┌──
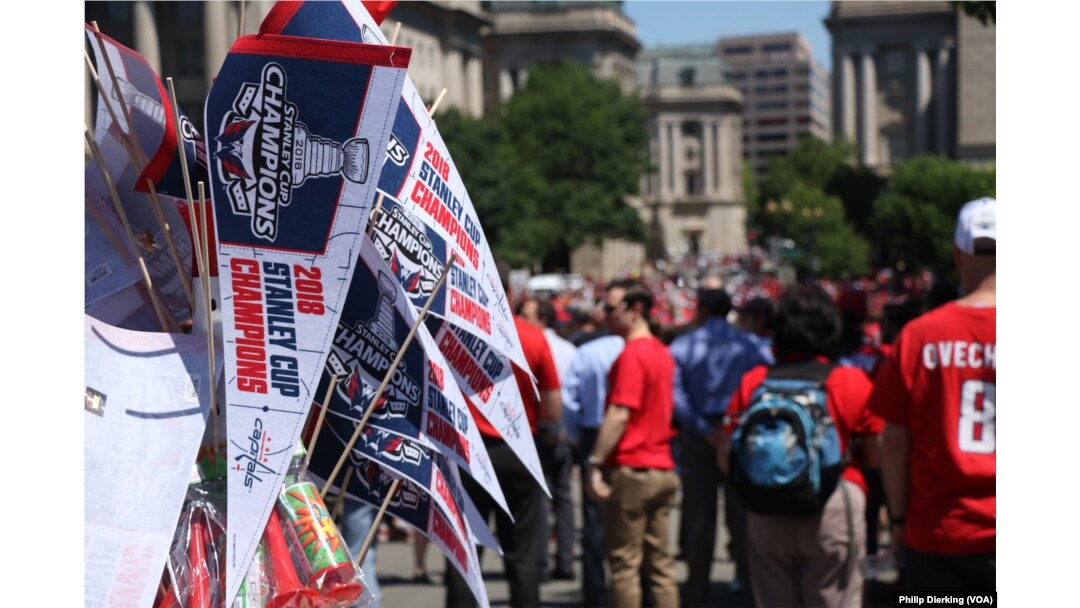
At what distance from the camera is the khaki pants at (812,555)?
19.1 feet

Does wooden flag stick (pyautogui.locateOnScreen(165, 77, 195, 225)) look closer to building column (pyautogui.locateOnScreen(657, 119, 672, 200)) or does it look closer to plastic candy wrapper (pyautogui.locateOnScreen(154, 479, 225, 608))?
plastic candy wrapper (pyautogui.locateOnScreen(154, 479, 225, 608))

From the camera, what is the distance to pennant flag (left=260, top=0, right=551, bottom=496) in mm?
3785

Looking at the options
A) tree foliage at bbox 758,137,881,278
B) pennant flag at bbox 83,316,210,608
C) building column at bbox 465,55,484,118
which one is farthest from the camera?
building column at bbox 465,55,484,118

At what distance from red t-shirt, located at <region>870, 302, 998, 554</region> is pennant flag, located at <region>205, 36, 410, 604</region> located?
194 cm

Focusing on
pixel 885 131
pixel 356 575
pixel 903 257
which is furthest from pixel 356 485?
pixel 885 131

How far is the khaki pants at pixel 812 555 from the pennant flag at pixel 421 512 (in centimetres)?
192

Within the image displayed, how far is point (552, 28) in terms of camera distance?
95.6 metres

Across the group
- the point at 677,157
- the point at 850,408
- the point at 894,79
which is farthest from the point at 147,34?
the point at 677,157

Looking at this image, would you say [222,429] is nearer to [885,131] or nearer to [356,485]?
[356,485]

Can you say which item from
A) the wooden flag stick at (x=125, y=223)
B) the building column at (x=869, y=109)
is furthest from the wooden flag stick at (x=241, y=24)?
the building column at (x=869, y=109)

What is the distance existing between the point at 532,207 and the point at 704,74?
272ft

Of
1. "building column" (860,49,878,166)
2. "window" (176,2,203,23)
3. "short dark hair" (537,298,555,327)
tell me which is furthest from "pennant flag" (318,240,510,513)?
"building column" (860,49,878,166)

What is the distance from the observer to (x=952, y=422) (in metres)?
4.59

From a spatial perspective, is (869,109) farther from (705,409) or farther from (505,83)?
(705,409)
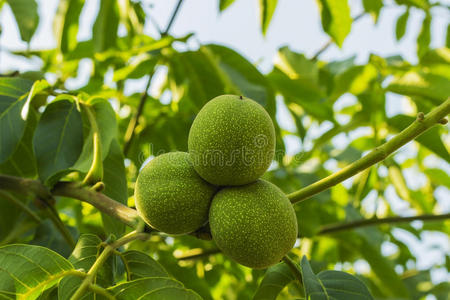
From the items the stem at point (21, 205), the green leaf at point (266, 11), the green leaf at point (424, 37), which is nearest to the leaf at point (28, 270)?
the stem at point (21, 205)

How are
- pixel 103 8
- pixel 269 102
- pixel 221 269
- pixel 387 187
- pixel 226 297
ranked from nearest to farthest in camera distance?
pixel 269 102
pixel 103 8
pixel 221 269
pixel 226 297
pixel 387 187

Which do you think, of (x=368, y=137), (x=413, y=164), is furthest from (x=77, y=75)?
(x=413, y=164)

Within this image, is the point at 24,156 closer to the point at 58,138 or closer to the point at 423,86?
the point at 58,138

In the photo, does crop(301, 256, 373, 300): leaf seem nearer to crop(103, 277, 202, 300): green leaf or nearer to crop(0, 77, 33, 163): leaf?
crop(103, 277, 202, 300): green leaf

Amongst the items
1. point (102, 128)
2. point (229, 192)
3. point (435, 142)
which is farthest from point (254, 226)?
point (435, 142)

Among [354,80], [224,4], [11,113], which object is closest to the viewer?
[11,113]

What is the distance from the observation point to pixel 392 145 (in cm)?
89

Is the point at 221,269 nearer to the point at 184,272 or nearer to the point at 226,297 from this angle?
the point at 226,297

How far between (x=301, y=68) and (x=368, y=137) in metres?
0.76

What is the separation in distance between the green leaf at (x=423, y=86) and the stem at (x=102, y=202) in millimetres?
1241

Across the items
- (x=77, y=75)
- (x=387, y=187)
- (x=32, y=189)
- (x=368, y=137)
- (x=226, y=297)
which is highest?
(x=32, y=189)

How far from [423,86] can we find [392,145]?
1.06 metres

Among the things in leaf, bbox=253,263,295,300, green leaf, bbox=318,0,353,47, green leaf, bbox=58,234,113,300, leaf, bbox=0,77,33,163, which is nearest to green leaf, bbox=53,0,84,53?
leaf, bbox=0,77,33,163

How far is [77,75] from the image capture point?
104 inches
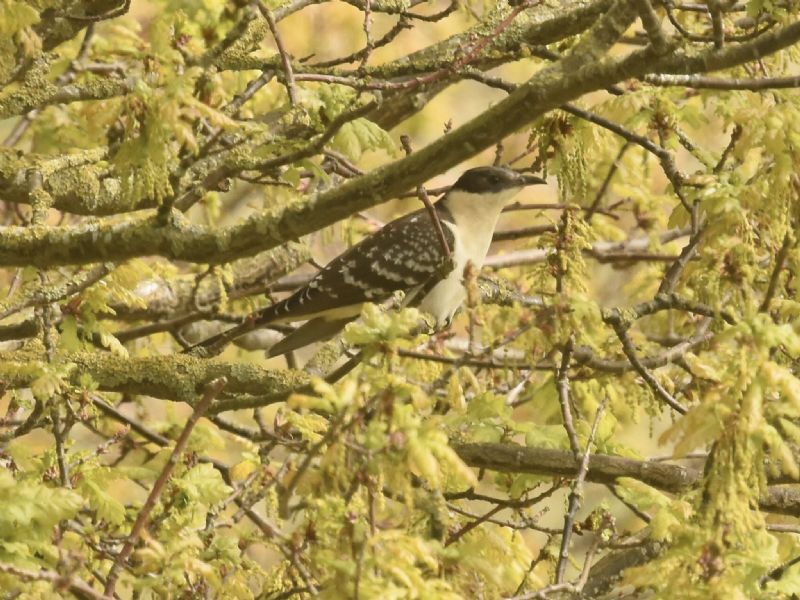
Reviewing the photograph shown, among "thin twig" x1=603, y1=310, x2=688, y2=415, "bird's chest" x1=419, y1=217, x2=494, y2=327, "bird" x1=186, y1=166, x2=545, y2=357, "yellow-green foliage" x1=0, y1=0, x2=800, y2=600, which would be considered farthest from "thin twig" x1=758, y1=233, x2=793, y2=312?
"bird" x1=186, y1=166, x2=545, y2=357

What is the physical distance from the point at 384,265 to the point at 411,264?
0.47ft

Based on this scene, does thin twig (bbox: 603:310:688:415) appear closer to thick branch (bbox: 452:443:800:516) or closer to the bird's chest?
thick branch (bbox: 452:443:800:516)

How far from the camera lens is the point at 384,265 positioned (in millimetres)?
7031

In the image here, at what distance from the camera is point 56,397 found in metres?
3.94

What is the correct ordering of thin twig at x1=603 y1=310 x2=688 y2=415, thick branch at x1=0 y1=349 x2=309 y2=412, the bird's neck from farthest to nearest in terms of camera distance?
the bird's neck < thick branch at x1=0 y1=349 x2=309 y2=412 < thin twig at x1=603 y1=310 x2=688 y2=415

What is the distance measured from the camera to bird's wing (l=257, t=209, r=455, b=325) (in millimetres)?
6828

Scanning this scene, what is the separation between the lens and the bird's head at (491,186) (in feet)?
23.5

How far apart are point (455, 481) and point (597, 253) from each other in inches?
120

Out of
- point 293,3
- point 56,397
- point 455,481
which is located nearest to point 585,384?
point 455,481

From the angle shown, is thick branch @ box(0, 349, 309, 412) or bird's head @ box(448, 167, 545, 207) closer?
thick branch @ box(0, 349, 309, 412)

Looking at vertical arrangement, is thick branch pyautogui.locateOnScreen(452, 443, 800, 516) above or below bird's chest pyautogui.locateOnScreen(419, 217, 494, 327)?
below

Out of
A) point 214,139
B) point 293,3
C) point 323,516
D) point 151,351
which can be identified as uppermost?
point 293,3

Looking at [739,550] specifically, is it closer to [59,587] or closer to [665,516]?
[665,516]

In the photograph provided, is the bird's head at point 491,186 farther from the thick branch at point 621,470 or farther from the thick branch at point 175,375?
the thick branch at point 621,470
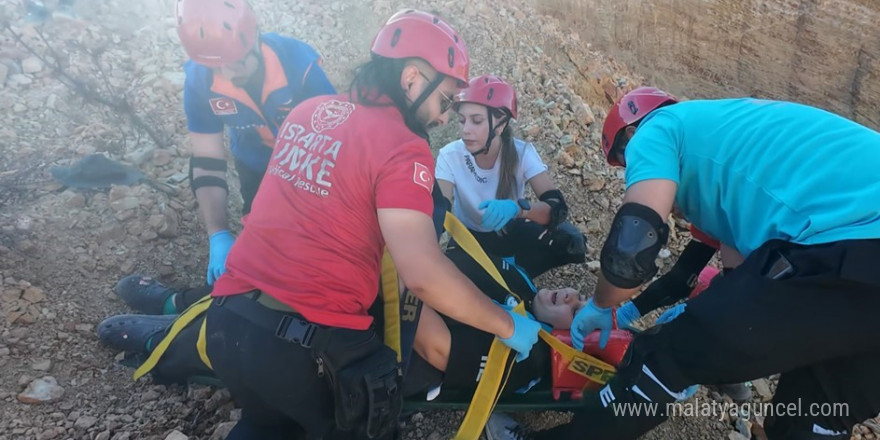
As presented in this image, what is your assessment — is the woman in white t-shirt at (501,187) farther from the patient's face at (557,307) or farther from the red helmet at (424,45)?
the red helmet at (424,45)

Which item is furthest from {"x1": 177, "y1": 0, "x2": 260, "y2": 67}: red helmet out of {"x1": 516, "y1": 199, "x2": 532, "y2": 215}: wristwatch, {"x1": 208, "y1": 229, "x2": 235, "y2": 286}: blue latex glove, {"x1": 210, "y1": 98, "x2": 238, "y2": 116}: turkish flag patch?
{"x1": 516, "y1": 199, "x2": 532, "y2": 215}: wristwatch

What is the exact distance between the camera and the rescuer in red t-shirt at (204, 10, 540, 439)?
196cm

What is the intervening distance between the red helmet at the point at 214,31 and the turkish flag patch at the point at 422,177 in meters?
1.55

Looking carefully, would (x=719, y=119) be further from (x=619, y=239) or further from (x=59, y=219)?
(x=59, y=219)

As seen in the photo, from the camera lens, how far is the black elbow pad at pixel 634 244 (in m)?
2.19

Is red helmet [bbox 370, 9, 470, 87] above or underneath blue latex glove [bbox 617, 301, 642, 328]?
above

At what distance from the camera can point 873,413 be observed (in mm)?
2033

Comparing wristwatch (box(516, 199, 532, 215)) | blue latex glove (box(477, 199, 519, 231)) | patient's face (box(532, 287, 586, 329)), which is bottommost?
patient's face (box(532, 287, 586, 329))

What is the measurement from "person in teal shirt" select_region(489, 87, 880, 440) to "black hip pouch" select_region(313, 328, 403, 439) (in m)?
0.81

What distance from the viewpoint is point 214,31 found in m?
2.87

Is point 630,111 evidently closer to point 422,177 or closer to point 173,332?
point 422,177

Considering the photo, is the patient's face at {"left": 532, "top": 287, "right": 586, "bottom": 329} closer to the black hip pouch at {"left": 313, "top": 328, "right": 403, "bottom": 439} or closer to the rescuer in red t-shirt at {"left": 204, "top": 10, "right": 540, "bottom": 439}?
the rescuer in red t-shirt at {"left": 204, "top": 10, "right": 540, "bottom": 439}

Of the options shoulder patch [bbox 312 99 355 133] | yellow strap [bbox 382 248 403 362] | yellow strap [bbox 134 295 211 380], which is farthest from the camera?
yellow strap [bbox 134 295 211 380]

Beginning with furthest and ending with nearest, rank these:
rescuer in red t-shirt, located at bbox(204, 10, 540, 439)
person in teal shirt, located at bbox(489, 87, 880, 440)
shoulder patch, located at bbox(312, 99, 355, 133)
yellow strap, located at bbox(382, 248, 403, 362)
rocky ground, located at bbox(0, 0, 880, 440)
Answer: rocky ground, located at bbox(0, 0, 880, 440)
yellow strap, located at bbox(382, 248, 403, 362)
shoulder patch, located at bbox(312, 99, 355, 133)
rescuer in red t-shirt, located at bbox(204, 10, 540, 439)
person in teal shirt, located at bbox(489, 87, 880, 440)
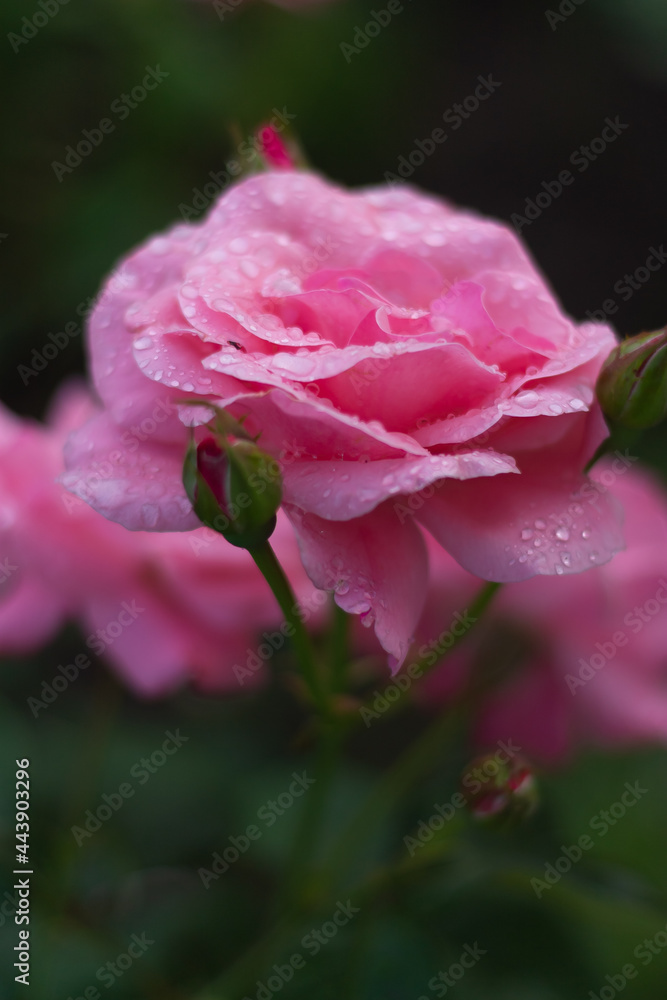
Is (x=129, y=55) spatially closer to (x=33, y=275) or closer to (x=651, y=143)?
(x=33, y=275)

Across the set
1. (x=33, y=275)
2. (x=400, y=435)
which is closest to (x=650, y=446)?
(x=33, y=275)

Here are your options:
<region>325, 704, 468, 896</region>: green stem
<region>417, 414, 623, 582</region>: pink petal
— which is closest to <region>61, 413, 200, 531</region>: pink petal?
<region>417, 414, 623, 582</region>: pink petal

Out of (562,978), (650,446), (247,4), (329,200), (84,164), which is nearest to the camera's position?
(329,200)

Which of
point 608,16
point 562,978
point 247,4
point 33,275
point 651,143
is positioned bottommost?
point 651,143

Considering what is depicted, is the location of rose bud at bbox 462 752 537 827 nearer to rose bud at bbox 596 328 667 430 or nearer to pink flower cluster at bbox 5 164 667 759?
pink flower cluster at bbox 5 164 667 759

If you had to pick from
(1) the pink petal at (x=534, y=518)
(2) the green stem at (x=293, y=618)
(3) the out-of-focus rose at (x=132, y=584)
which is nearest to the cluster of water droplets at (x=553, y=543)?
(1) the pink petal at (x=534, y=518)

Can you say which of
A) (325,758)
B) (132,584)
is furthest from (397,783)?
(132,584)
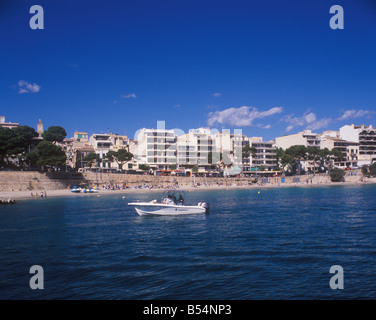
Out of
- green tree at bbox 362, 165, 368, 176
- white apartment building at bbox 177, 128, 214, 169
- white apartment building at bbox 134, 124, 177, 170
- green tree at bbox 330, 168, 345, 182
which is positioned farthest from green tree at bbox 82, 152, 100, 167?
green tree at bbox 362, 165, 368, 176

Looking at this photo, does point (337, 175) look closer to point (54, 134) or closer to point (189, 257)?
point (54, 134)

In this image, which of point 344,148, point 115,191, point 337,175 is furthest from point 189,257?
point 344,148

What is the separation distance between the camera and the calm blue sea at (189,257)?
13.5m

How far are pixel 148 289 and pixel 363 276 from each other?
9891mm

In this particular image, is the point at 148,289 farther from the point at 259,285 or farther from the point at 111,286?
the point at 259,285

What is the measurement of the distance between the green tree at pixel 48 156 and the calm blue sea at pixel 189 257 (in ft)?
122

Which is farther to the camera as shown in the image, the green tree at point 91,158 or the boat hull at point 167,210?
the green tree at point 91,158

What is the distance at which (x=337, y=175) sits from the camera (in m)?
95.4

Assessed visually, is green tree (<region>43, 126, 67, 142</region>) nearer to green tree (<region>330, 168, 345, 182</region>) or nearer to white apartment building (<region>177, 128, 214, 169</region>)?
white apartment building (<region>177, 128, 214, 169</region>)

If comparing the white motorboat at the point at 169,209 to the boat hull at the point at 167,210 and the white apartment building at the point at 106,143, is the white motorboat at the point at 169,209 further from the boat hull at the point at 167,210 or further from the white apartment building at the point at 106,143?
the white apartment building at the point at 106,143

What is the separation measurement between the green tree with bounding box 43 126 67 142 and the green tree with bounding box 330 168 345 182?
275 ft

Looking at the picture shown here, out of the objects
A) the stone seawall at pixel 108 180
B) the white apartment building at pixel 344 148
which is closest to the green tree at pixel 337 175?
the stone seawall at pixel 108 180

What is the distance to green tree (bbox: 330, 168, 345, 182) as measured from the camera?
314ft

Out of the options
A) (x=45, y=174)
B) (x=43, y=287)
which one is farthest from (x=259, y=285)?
└──
What the task requires:
Copy out exactly the lines between the line with "What is the distance at" and the last line of the entries, counting both of those lines.

Output for this exercise:
What is the distance at which (x=337, y=175) sits from the camera (in m)?
95.4

Assessed visually, is green tree (<region>43, 126, 67, 142</region>) nearer to green tree (<region>330, 168, 345, 182</region>) or nearer to white apartment building (<region>177, 128, 214, 169</region>)?
white apartment building (<region>177, 128, 214, 169</region>)

If comparing the white motorboat at the point at 169,209 to the boat hull at the point at 167,210 and the white apartment building at the point at 106,143, is the white motorboat at the point at 169,209 further from the boat hull at the point at 167,210 or further from the white apartment building at the point at 106,143?
the white apartment building at the point at 106,143

What is the separation measurement between the green tree with bounding box 43 126 67 142 and the green tree with bounding box 330 168 345 182?
275 ft

Looking at the picture shown here, out of the objects
A) the stone seawall at pixel 108 180
B) the white apartment building at pixel 344 148
which is closest to the green tree at pixel 337 175?
the stone seawall at pixel 108 180

What is the distance to green tree (bbox: 330, 168, 345, 182) as measured from the camera?
314ft

Out of the options
A) (x=45, y=174)
B) (x=43, y=287)
which one is farthest from (x=259, y=285)?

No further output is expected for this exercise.